What visors, what platforms?

The technical and commercial landscape of mainstream solutions for VR is continuously evolving. As a starting point for our further discussions in the next months, we would like to point out the main basic approaches that nowadays are available to generic users:

  • Solutions using a visor attached to a desktop workstation (Oculus Rift, HTC Vive, Playstation VR the most known)
  • Solutions using a smartphone within a visor (Google Cardboard, Samsung Gear VR, ZEISS VR ONE and many others)

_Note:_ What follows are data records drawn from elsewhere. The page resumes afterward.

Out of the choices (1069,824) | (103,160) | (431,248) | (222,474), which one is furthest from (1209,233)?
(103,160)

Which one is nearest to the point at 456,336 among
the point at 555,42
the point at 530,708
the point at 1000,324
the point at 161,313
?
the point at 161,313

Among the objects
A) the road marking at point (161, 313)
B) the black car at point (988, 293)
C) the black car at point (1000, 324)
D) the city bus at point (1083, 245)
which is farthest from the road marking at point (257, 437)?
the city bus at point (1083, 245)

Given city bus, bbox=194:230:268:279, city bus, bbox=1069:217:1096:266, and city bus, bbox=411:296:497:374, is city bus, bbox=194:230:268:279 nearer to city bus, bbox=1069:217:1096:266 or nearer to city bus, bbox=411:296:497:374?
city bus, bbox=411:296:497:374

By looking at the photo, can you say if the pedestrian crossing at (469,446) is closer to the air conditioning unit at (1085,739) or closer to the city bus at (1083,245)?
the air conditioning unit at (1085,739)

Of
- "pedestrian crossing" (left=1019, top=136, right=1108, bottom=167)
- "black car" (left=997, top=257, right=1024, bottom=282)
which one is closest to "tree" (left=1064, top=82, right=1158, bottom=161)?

The former are more expensive and require a cable connection to the desktop machine, but can offer a better graphic rendering, smoothest animations, a more precise positioning.
The latter are cheaper and don’t require any cables, at the cost of a not-state-of-the-art performance, at various levels.
The former are eligible mostly for hardcore gamers and applications where performance and rendition fidelity are mostly important.
The latter are for casual gamers and places where a low TCO (total cost of ownership) is required, since in this case is meant that the solution provider only owns the visors (the cheapest part) while the smartphone, as an omnipresent all-around device, comes with the user (following the ‘BYOD’ – Bring Your Own Device approach). Of course this is the best approach for institutions like museums and schools.
Very recently, other approaches are emerging in the market, allowing mixed solutions to solve the respective weaknesses, as the ZEISS VR ONE Connect and the HTC Vive Cloud VR Service.
In the following posts, we’ll follow those proposals and their evolutions, trying to understand the actual added value for their final users and future availability on the market.